Kalt erwischt hat MOTORRAD die brandneue Kawasaki ZX-12R bei einer Erprobungsfahrt im Frankfurter Raum.
Kalt erwischt hat MOTORRAD die brandneue Kawasaki ZX-12R bei einer Erprobungsfahrt im Frankfurter Raum.
Der Spekulationen gab es viele, Beweise bislang keine. Doch endlich ist Schluss mit den Geheimnissen um das neue Supermodell von Kawasaki. Die ZX-12R wurde von MOTORRAD auf frischer Tat ertappt. Und was auf diesen ersten »Echtfotos« zu erkennen ist, lässt in Verbindung mit den wenigen gesicherten Informationen so einiges erwarten.
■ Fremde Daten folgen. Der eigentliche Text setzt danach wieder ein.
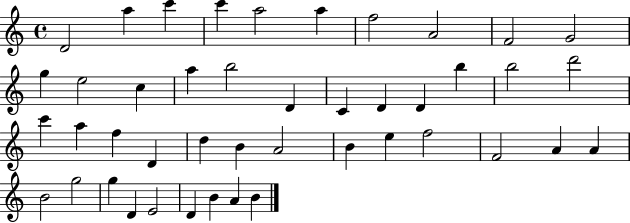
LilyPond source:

{
  \clef treble
  \time 4/4
  \defaultTimeSignature
  \key c \major
  d'2 a''4 c'''4 | c'''4 a''2 a''4 | f''2 a'2 | f'2 g'2 | \break g''4 e''2 c''4 | a''4 b''2 d'4 | c'4 d'4 d'4 b''4 | b''2 d'''2 | \break c'''4 a''4 f''4 d'4 | d''4 b'4 a'2 | b'4 e''4 f''2 | f'2 a'4 a'4 | \break b'2 g''2 | g''4 d'4 e'2 | d'4 b'4 a'4 b'4 | \bar "|."
}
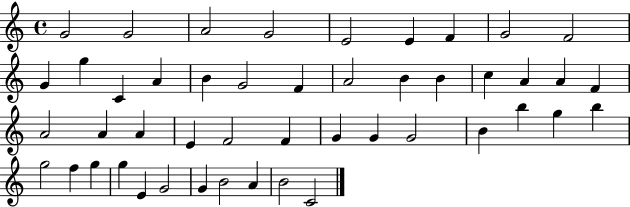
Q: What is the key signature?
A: C major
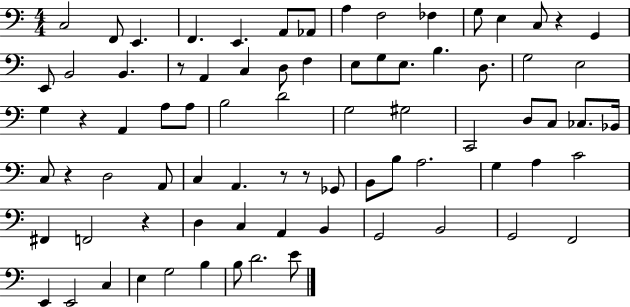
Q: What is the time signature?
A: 4/4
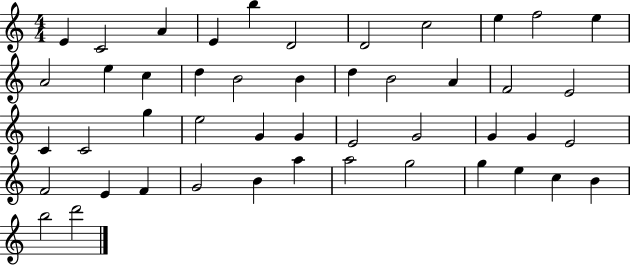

War in letzter Zeit lediglich von sensationellen Leistungsdaten die Rede (182 PS bei 10500/min) und einem Topspeed, der noch über dem Hayabusa-Rekord liegen soll, lassen sich auf den Erlkönigfotos jede Menge technischer Highlights erkennen. Die könnten die ZX-12R nebst superlativer Power zu einem der interessantesten Newcomer des Jahres 2000 machen. Da wäre zum Beispiel die Rahmenkonstruktion. Um die Baubreite der Maschine zu reduzieren, verzichtete Kawasaki darauf, die Rahmenprofile wie gewöhnlich außen um den Motor zu führen. Eine massive Konstruktion aus Aluminium verläuft über dem Vierzylinder vom Steuerkopf bis zur Schwingenaufnahme. Die große Airbox ist in diesen Rahmen integriert, der Luftfilter nach Abheben der Tankattrappe leicht von oben austauschbar. Tank und Batterie sind im Rahmendreieck unter der Sitzbank platziert, was einen niedrigen und damit handlingsfreundlichen Schwerpunkt sichert. Das Vorderrad wird, wie bei den ZX-7R-Modellen, von einer Upside-down-Gabel geführt.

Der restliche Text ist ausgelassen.